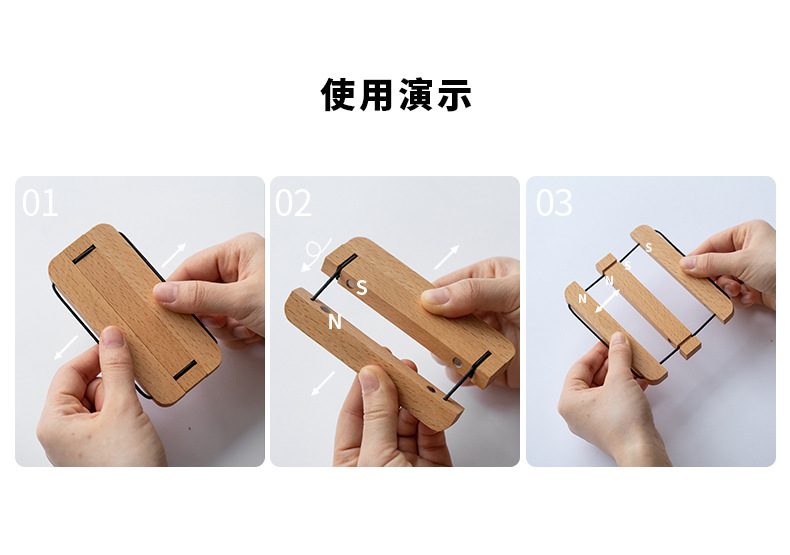 使用演示

01

02

S

N

03

S

S

N

N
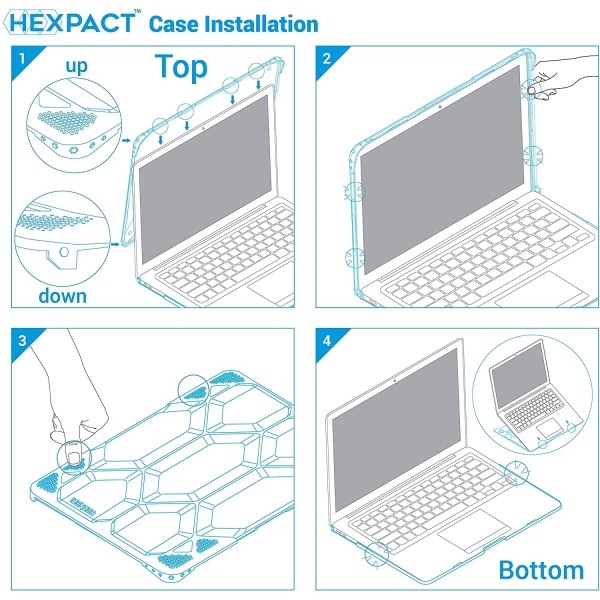 HEXPACT™ Case Installation

1

up

Top

down

2

3

4

Bottom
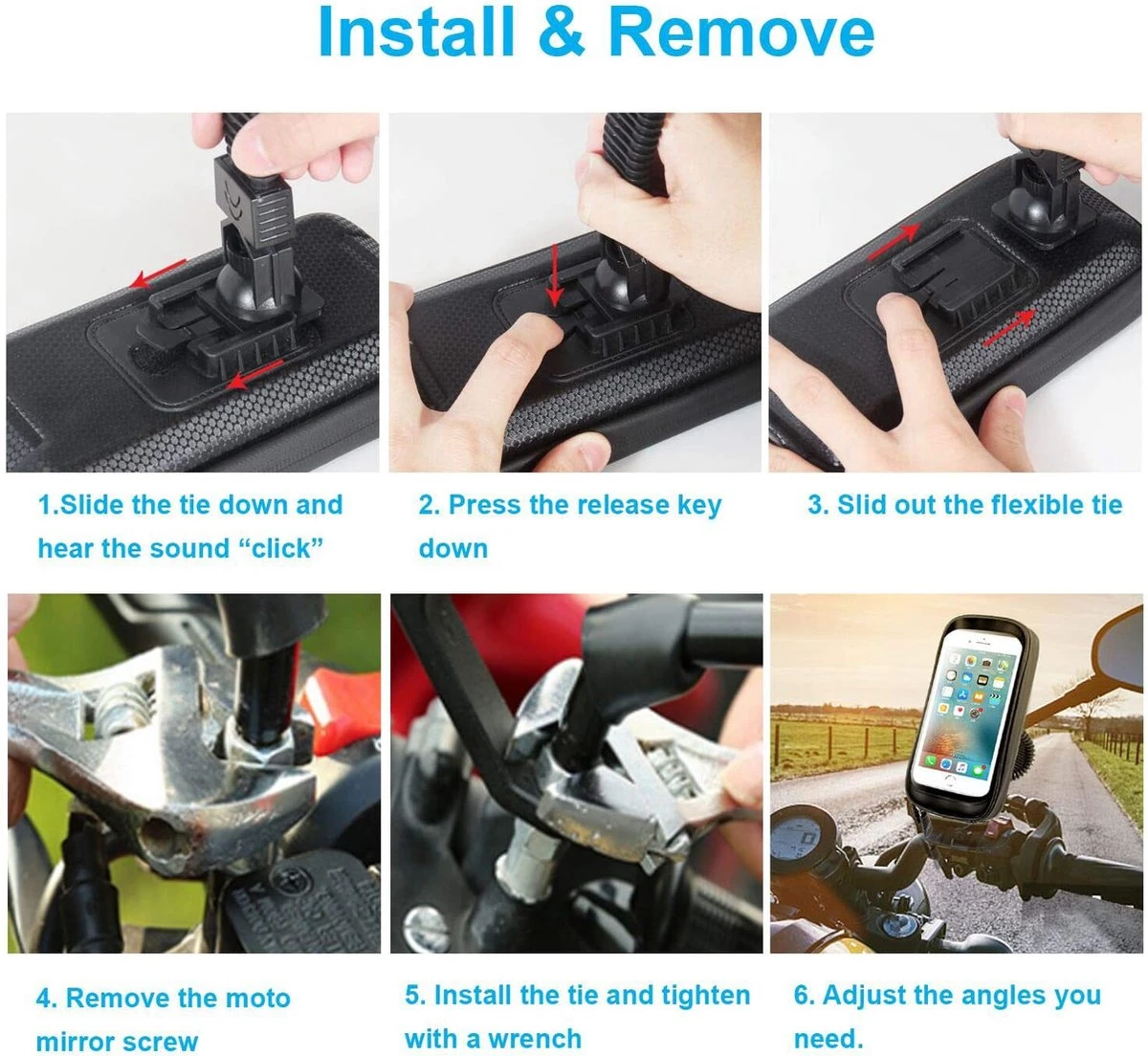 Install & Remove

1.Slide the tie down and hear the sound “click”

2. Press the release key down

3. Slid out the flexible tie

4. Remove the moto mirror screw

5. Install the tie and tighten with a wrench

6. Adjust the angles you need.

§ **WHAT YOU NEED TO DO**
A bare number is the whole answer: the tally of lines in the listing above that include "down".

§ **SOLUTION FOR THIS EXERCISE**
3